I am not sure if this paper is the canonical answer, but I think it's a rather nice one. The punchline is that concurrency can be thought of as a rather simple monad transformer.
What monad transformer is it? Let me start by discussing the CPS monad a bit first.
The Continuation-Passing Style monad consists first of all of the type operator, call it C, that takes a type A to the double-negation CA = (A → ⊥) → ⊥. The injection η : α → Cα just throws the value it gets to the current continuation. It's
λ x . λ k . k x
The Kleisli lifting operation * : Cα → (α → Cβ) → Cβ makes some sense if you put yourself in a real CPS-translation sort of mood. What it is is the following:
λ z . λ f . λ c . z (λ a:α . f a c)
The story goes like this. We have this computation z : Cα, and another computation that expects to get an α-value f : (α → Cβ). Our job is to build up a CPS computation, so that means that in any event we capture our current continuation c : (β → ⊥). This is where our ultimate answer, of type β, is supposed to be returned. So we launch off into the computation z. It will never return to us, but it will return an α-value to the continuation (λ a:α . f a c) we gave it. In this continuation, we grab the actual value, and feed it to f, which becomes a CPS computation monadically returning a β, so we subsequently feed it our original continuation c, and it's satisfied.

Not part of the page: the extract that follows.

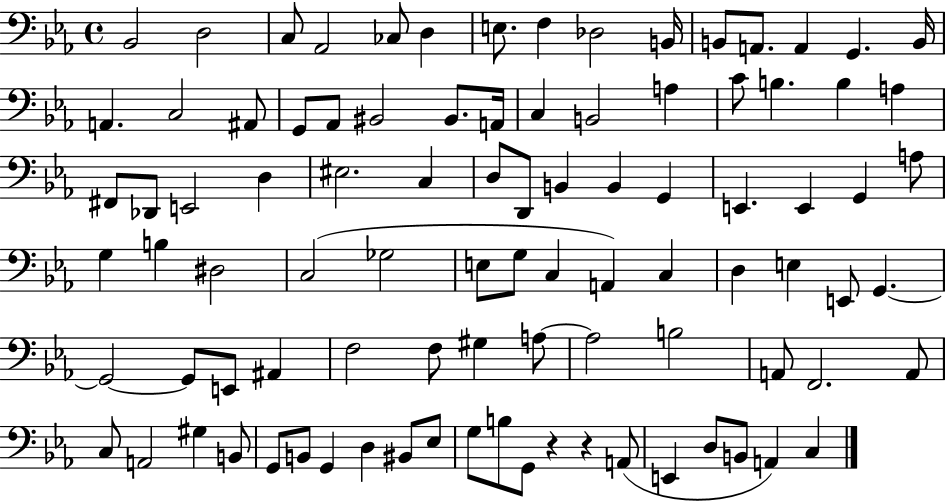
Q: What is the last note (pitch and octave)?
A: C3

If you go through this story carefully, you can see that it doesn't actually depend on the type ⊥ being ⊥! For every type R of "results" or "ultimate return values" or however you want to think about it, there's a CPS-returning-R monad, whose type operator is CRA = (A → R) → R, and whose injection and kleisli lift are the same two lambda terms above.

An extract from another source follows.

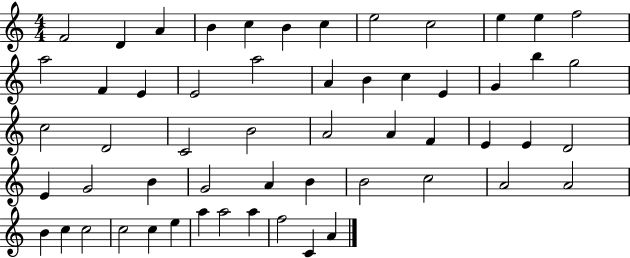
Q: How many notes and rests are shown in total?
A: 56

What the paper does is, for any monad M that represents the effects that you already expected to be in your sequential language, make a clever choice of R, so that CR is the monad for the concurrent version of that language. And that choice of R is sort of like the binary tree monad, except you can inject little wrappers that apply the monad M internal unary tree nodes. It's the type (mixing ML and mathematical notation a bit)

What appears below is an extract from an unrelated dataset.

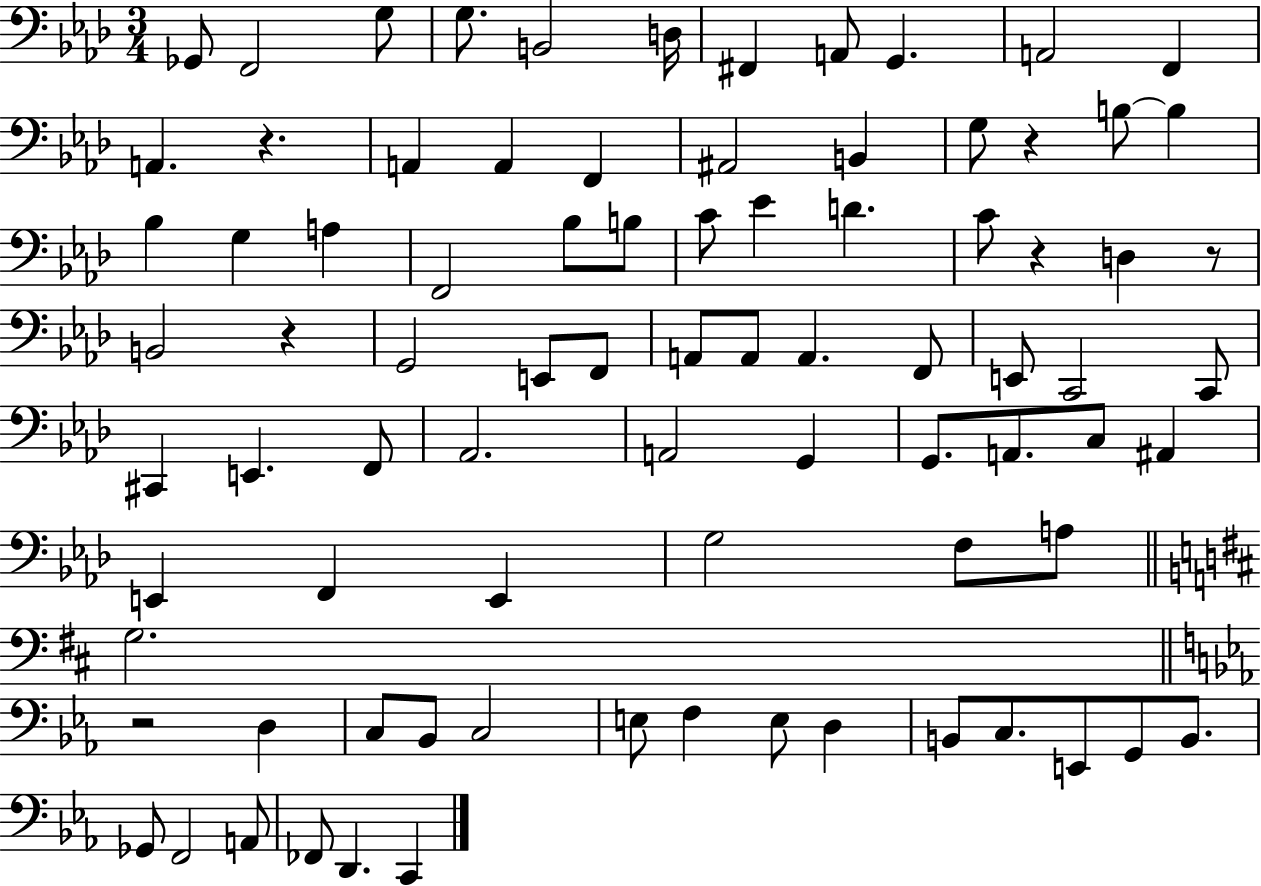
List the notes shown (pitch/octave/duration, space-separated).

Gb2/e F2/h G3/e G3/e. B2/h D3/s F#2/q A2/e G2/q. A2/h F2/q A2/q. R/q. A2/q A2/q F2/q A#2/h B2/q G3/e R/q B3/e B3/q Bb3/q G3/q A3/q F2/h Bb3/e B3/e C4/e Eb4/q D4/q. C4/e R/q D3/q R/e B2/h R/q G2/h E2/e F2/e A2/e A2/e A2/q. F2/e E2/e C2/h C2/e C#2/q E2/q. F2/e Ab2/h. A2/h G2/q G2/e. A2/e. C3/e A#2/q E2/q F2/q E2/q G3/h F3/e A3/e G3/h. R/h D3/q C3/e Bb2/e C3/h E3/e F3/q E3/e D3/q B2/e C3/e. E2/e G2/e B2/e. Gb2/e F2/h A2/e FES2/e D2/q. C2/q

datatype action = Atom of (M action) | Fork of action * action | Stop
The thing that I find tremendously cute about the whole setup is that you just can't avoid thinking correctly about what counts as atomic blocks. Every time you shell out to the monad M: that's an atomic block. By default, interleaving doesn't make any sense. The whole enterprise is to define what being allowed to engage in interleaving means, and you just have to tell the language which chunks are discernible enough to interleave. I remember Liu's talk at NJPLS had this same feeling about swapping the default assumption about atomicity and concurrency that I liked.
Anyway, once you capture the "trace" of your concurrent program in this data structure, it's then entirely definable how scheduling works. You can just write a function from CR() → M(). The paper does so, implementing a simple round-robin scheme. It's really slick. There's something that feels like cheating about it, since it seems possible to emulate fork-join parallelism, but the "trace" datastructure only has the forks in it — interaction between processes takes place in the sequential composition of the original monad M.